It's not the degree you get from transferring credits from the nuke power pipeline that will make you competivie. It's the actual training you got while in the pipeline that will make you competetive. Just having graduated from the program will carry some weight on your resume. Those that have been through it know that few college "kids" would have the discipline to make it through the program. If you happen to get a few college credits for your experience...great. If you don't, then no big deal either. What you've accomplished is much greater than what a few credits are going to be worth to you. Think about it, most folks can't even visualize what a reactor looks like, let alone tell you how it works, why it works the way it does, or what it's design characteristics are.
Also, while the experience may or may not transfer into college credits (depending on where you attend), you should most definitely use it to your advantage. For example, let's say you are an electrical engineering major in school and you were a nuke electrician (this is the Chosen rate btw

). For your EE courses, there is most likely going to be one or two prereq courses that must be met before you can take upper division courses. Let's say that you need some Circuit Analysis course as a prereq for others. Also, before you can take the Circuit Analysis course, you have to have taken both semesters of calc based physics. Any nuke ET or EM knows they're not going to need to take both semesters of some physics course before they'll understand a beginning Circuit Analysis course. So, you go to the person who has the authority to override the prereq requirements (every dept has at least one) and you explain to them who you are, where you've been, and what you know.

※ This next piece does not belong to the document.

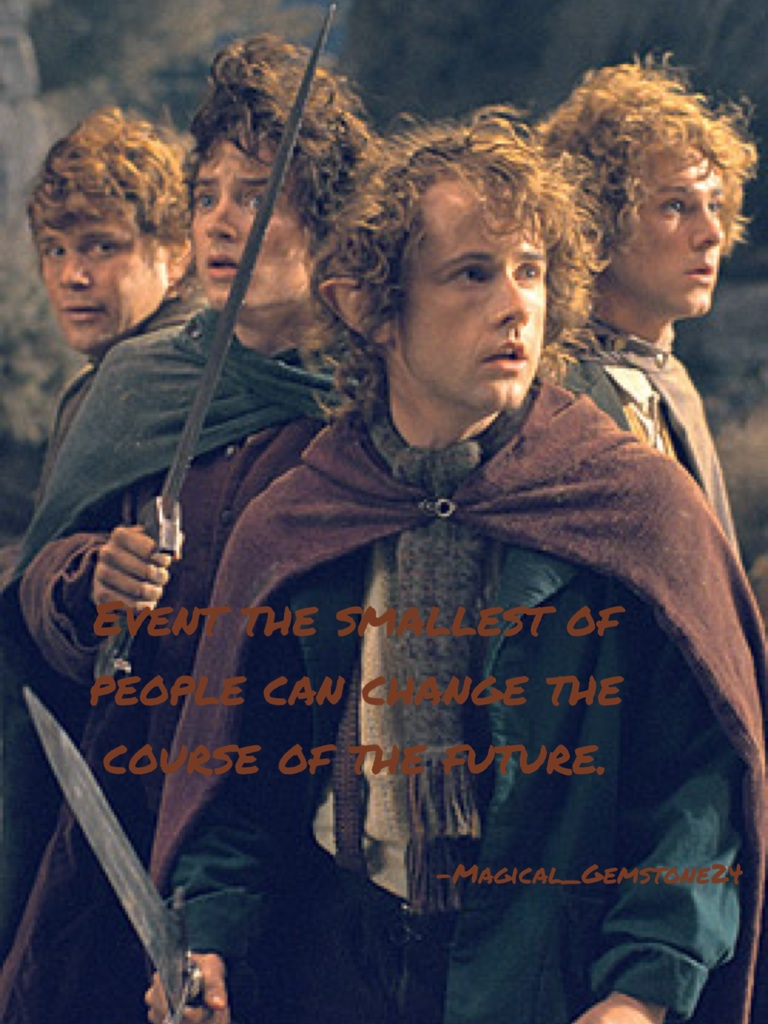 an analysis of the topic of frodo and bilbo baggins in the novel lord of the rings by j r r tolkien This means it is the birthday of frodo and bilbo baggins and thus a day of  frodo baggins about bilbo,  middle-earth enterprises nor the tolkien.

So, while you may not necessarily get a lot of college credits for all your hard work in the nuke pipeline, USE what you ALREADY know to work for you while you're in college. You'll still have to satisfy the formal course requirements for your degree. You just may be able to do it in a little more untraditional timeline than the "civilians" have to.
By the way, the same principle works for all the rates in the nuke world. Use the knowledge you have in stuff like thermodynamics and chemistry to take only one advanced chemistry course instead of the two. Don't waste your time with intro stuff you already know.